### Data supplied
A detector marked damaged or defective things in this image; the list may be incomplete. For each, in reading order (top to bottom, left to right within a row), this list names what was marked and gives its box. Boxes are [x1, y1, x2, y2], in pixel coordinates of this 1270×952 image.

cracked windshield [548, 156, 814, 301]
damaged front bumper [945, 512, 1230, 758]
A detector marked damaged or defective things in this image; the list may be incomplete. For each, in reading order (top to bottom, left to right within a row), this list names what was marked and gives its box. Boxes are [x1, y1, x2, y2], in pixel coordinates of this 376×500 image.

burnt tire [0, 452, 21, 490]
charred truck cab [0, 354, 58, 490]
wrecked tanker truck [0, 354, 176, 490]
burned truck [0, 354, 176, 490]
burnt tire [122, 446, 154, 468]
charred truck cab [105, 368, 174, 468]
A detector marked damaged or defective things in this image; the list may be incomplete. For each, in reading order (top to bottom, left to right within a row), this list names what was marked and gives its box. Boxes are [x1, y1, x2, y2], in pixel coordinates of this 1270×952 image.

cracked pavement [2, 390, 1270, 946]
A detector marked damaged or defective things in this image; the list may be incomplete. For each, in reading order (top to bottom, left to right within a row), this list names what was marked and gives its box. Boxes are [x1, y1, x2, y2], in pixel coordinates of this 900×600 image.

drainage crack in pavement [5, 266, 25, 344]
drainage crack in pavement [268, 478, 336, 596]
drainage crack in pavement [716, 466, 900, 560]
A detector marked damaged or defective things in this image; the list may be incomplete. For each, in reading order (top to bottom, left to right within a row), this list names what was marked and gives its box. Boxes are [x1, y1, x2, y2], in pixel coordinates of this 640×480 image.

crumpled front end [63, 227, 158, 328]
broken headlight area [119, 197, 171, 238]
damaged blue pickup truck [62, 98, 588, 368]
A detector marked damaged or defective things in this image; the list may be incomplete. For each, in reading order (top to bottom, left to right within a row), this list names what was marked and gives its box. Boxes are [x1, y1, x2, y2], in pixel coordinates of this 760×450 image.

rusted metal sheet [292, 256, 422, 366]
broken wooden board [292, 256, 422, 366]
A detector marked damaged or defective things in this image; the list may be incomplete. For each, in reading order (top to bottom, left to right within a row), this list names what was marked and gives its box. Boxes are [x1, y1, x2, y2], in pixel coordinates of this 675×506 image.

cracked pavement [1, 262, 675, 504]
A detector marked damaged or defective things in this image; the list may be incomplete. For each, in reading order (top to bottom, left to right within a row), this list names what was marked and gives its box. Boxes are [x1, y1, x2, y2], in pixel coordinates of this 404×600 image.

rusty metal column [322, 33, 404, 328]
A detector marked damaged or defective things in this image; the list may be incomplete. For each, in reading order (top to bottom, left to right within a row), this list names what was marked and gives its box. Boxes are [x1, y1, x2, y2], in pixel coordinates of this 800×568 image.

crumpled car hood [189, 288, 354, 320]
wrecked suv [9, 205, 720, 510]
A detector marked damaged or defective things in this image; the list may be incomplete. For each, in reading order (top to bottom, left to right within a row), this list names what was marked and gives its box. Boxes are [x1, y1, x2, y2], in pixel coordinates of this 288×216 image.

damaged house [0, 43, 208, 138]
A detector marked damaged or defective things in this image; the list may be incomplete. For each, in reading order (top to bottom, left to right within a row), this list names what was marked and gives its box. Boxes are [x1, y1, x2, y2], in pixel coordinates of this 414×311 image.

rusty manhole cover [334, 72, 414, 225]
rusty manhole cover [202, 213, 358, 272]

### Set task
Can you swap "detector" for "scanner" in the material, beginning at the line that has "this 376×500 image." and stopping after the line that has "drainage crack in pavement [716, 466, 900, 560]"? Return only those lines, with everything else left unchanged.

### The solution
A scanner marked damaged or defective things in this image; the list may be incomplete. For each, in reading order (top to bottom, left to right within a row), this list names what was marked and gives its box. Boxes are [x1, y1, x2, y2], in pixel coordinates of this 376×500 image.

burnt tire [0, 452, 21, 490]
charred truck cab [0, 354, 58, 490]
wrecked tanker truck [0, 354, 176, 490]
burned truck [0, 354, 176, 490]
burnt tire [122, 446, 154, 468]
charred truck cab [105, 368, 174, 468]
A scanner marked damaged or defective things in this image; the list may be incomplete. For each, in reading order (top to bottom, left to right within a row), this list names what was marked and gives its box. Boxes are [x1, y1, x2, y2], in pixel coordinates of this 1270×952 image.

cracked pavement [2, 390, 1270, 946]
A scanner marked damaged or defective things in this image; the list may be incomplete. For each, in reading order (top to bottom, left to right within a row), this list names what was marked and gives its box. Boxes are [x1, y1, x2, y2], in pixel coordinates of this 900×600 image.

drainage crack in pavement [5, 266, 25, 344]
drainage crack in pavement [268, 478, 336, 596]
drainage crack in pavement [716, 466, 900, 560]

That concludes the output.